Leonor desligou o telemóvel, pareceu-lhe que a mulher do colega estava a chorar ou a controlar-se para não chorar. Deitou-se no sofá, tapou-se toda com uma manta, cabeça e tudo, e desatou a chorar. Tanto o estranhamento, tanto o medo pelo que se poderia estar a passar, tanta a impotência. Em silêncio ouvia-se a perguntar, Duarte. Duarte o que se passa?

No dia seguinte tentaria falar com ele num outro registo e tomara que não se estivesse a passar nada de grave mas estava com um mau pressentimento. Adormeceu ali mesmo no sofá, a tremer.


*

  • A música linda, linda, é Riverside de Agnes Obel (e o vídeo merece também ser visto com atenção).

  • Para um registo nos antípodas, para saberem a minha opinião sobre o grande feito da troca da dívida da troca-tintas-albuquerca e, a seguir, sobre as arrecuas da cobra-crata, é descerem, por favor, até aos dois post seguintes.
  • Num formato um pouco diferente do habitual, tenho hoje o meu outro blogue, o Ginjal e Lisboa onde tenho poesia dita por Eugénio de Andrade e as minhas palavras perdem o tino por causa de um certo Green God. Muito gostaria de vos ver por lá.

NB: Hoje, uma vez mais, não consigo reler o que escrevi, passa das 2 da manhã e o sono é mais que muito. Já sabem, qualquer coisinha relevem, está bem? Mas coisas graves, avisem-me, sim?


*

E resta-me desejar-vos, meus Caros Leitores, uma bela terça feira!

4 comentários:

jrd disse...

A instabilidade emocional de Duarte é imperscrutável nesta altura do campeonato (para usar o jargão "futebolês", já que tivemos um Lampião num ambiente de Lagartos).
Será um caso de bipolaridade?
A seguir (à distância)...

Anónimo disse...

Bonita música! Onde desencanta isto?
P.Rufino

Um Jeito Manso disse...

Acabei de escrever que não ia responder aos comentários mas, havendo aqui duas perguntas, tenho que responder.

jrd: Quanto à bipolaridade, ao princípio pensei que sim mas começo a inclinar-me para outra causa. A ver se consigo lá chegar...

P. Rufino: A música é do além, sim. E quem ma revelou foi o Caríssimo jrd aqui acima, que, além do mais, me inspirou o grande amigo de Leonor, o Doutor Lampião.

Um abraço!

Olinda Melo disse...


O Duarte anda metido em alguma... agora com a história do corte nos prémios e etc. A coisa está a pôr-se feia.

**Exercício breve 1**
Recolha todas as linhas dos registos que contêm a palavra "white". As maiúsculas e minúsculas contam.
O texto e os registos provêm de fontes diferentes.

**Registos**
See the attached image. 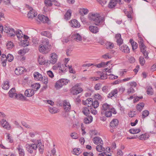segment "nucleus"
<instances>
[{
	"label": "nucleus",
	"instance_id": "1",
	"mask_svg": "<svg viewBox=\"0 0 156 156\" xmlns=\"http://www.w3.org/2000/svg\"><path fill=\"white\" fill-rule=\"evenodd\" d=\"M88 18L96 26L102 27L105 25V18L102 16L99 13H90L88 15Z\"/></svg>",
	"mask_w": 156,
	"mask_h": 156
},
{
	"label": "nucleus",
	"instance_id": "2",
	"mask_svg": "<svg viewBox=\"0 0 156 156\" xmlns=\"http://www.w3.org/2000/svg\"><path fill=\"white\" fill-rule=\"evenodd\" d=\"M25 147L27 151L30 153H33L34 151H36L38 148L41 154H42L44 151V147L40 140H37L31 144H27Z\"/></svg>",
	"mask_w": 156,
	"mask_h": 156
},
{
	"label": "nucleus",
	"instance_id": "3",
	"mask_svg": "<svg viewBox=\"0 0 156 156\" xmlns=\"http://www.w3.org/2000/svg\"><path fill=\"white\" fill-rule=\"evenodd\" d=\"M50 47L48 40L45 39L42 41L41 44L39 45L38 49L40 52L46 53L50 51Z\"/></svg>",
	"mask_w": 156,
	"mask_h": 156
},
{
	"label": "nucleus",
	"instance_id": "4",
	"mask_svg": "<svg viewBox=\"0 0 156 156\" xmlns=\"http://www.w3.org/2000/svg\"><path fill=\"white\" fill-rule=\"evenodd\" d=\"M138 41L141 52H142L145 58L147 59L148 58V53L146 51V47L144 43V40L142 37L139 35Z\"/></svg>",
	"mask_w": 156,
	"mask_h": 156
},
{
	"label": "nucleus",
	"instance_id": "5",
	"mask_svg": "<svg viewBox=\"0 0 156 156\" xmlns=\"http://www.w3.org/2000/svg\"><path fill=\"white\" fill-rule=\"evenodd\" d=\"M57 65L59 68L58 73L60 75H63L67 71L68 67L66 64L58 63Z\"/></svg>",
	"mask_w": 156,
	"mask_h": 156
},
{
	"label": "nucleus",
	"instance_id": "6",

**Exercício breve 2**
Reproduza o trecho do texto desde "A instabilidade emocional" até "Onde desencanta isto?", inclusive.

**Resultado completo 1**
	"mask_svg": "<svg viewBox=\"0 0 156 156\" xmlns=\"http://www.w3.org/2000/svg\"><path fill=\"white\" fill-rule=\"evenodd\" d=\"M88 18L96 26L102 27L105 25V18L102 16L99 13H90L88 15Z\"/></svg>",
	"mask_svg": "<svg viewBox=\"0 0 156 156\" xmlns=\"http://www.w3.org/2000/svg\"><path fill=\"white\" fill-rule=\"evenodd\" d=\"M25 147L27 151L30 153H33L34 151H36L38 148L41 154H42L44 151V147L40 140H37L31 144H27Z\"/></svg>",
	"mask_svg": "<svg viewBox=\"0 0 156 156\" xmlns=\"http://www.w3.org/2000/svg\"><path fill=\"white\" fill-rule=\"evenodd\" d=\"M50 47L48 40L45 39L42 41L41 44L39 45L38 49L40 52L46 53L50 51Z\"/></svg>",
	"mask_svg": "<svg viewBox=\"0 0 156 156\" xmlns=\"http://www.w3.org/2000/svg\"><path fill=\"white\" fill-rule=\"evenodd\" d=\"M138 41L141 52H142L145 58L147 59L148 58V53L146 51V47L144 43V40L142 37L139 35Z\"/></svg>",
	"mask_svg": "<svg viewBox=\"0 0 156 156\" xmlns=\"http://www.w3.org/2000/svg\"><path fill=\"white\" fill-rule=\"evenodd\" d=\"M57 65L59 68L58 73L60 75H63L67 71L68 67L66 64L58 63Z\"/></svg>",

**Resultado completo 2**
A instabilidade emocional de Duarte é imperscrutável nesta altura do campeonato (para usar o jargão "futebolês", já que tivemos um Lampião num ambiente de Lagartos).
Será um caso de bipolaridade?
A seguir (à distância)...

Anónimo disse...

Bonita música! Onde desencanta isto?